I think only is right... I know you are away from your family and friends but is there anyone you can talk to who knows you both?
And don't forget, he only admitted to the lie about having a night out with her because you found out.

Things are so much harder without the support of your family and friends close by.
Could you take some time off work, pack a bag for you and dd and go to your parents for a week or two. Maybe take stock and have a good think and talk. often the support of family gives you the strength to make important and difficult decisions.

SylvieSprings · 27/07/2009 23:54

Megmums, all things said and done, have you actually met this female colleague of your DH's?

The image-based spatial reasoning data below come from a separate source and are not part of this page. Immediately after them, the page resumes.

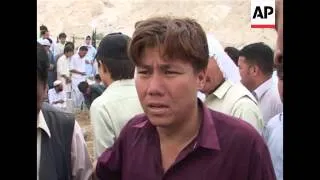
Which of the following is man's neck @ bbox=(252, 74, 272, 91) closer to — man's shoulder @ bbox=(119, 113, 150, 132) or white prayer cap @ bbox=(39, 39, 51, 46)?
man's shoulder @ bbox=(119, 113, 150, 132)

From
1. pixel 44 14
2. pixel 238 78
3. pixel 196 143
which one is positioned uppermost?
pixel 44 14

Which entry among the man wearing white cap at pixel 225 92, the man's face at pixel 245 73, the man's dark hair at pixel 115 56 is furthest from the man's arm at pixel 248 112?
the man's dark hair at pixel 115 56

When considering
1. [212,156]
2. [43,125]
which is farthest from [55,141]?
[212,156]

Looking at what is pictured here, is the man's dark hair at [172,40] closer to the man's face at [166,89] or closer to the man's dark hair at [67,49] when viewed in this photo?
the man's face at [166,89]

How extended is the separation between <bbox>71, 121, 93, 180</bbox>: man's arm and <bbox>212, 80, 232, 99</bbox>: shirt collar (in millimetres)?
481

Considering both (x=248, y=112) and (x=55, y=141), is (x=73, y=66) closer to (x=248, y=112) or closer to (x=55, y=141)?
(x=55, y=141)

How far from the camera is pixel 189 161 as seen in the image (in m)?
1.21

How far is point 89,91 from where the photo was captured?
1.48 meters

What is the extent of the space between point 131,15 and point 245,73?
469 mm
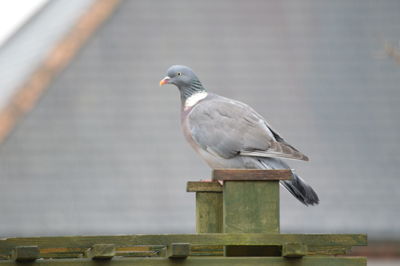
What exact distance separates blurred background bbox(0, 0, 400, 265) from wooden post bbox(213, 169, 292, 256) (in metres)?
11.9

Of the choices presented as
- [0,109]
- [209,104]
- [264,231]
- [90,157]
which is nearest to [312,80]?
[90,157]

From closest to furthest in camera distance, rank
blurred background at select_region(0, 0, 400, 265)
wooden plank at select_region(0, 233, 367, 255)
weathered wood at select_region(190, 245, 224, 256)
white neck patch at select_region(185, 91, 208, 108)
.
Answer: wooden plank at select_region(0, 233, 367, 255), weathered wood at select_region(190, 245, 224, 256), white neck patch at select_region(185, 91, 208, 108), blurred background at select_region(0, 0, 400, 265)

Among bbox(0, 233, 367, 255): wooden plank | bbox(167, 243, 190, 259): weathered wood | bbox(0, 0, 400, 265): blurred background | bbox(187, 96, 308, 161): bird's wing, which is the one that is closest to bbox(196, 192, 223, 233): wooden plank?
bbox(187, 96, 308, 161): bird's wing

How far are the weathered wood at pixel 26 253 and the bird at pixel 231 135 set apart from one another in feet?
4.99

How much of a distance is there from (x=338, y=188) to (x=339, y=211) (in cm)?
50

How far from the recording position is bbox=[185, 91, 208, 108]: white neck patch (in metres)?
5.74

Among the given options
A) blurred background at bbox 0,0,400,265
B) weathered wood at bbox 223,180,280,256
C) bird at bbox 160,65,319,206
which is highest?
blurred background at bbox 0,0,400,265

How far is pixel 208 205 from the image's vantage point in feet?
16.0

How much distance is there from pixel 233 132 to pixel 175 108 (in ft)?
38.8

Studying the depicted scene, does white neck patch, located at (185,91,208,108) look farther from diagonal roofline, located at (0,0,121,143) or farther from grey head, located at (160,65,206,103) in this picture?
diagonal roofline, located at (0,0,121,143)

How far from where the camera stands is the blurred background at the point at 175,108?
16.3 meters

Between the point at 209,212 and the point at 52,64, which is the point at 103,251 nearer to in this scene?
the point at 209,212

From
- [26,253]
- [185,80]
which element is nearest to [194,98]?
[185,80]

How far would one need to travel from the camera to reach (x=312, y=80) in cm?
1747
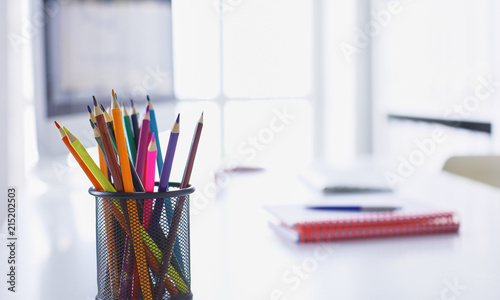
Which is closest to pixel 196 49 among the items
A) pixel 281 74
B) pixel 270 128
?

Not being melodramatic, you could bring your DD along for a visit, during a "working weekend" be it surprised or planned...

StirlingTheStrong · 27/07/2009 23:55

Well that would piss me off megmums - Lets turn this around a bit - If this was a male friend would he be buying hankies etc for your h?? I dont think so.

Even if he sees her as a friend I don't think she sees him like that.

I mean, honestly, would you buy a married friend some hankies when they had a cold??

WhenwillIfeelnormal · 27/07/2009 23:55

No you're not being silly. Any woman that I was already suspicious of, who then started to nanny my DH with cold remedies, would set the alarm bells off for sure.

Get your evidence - you know what you have to do.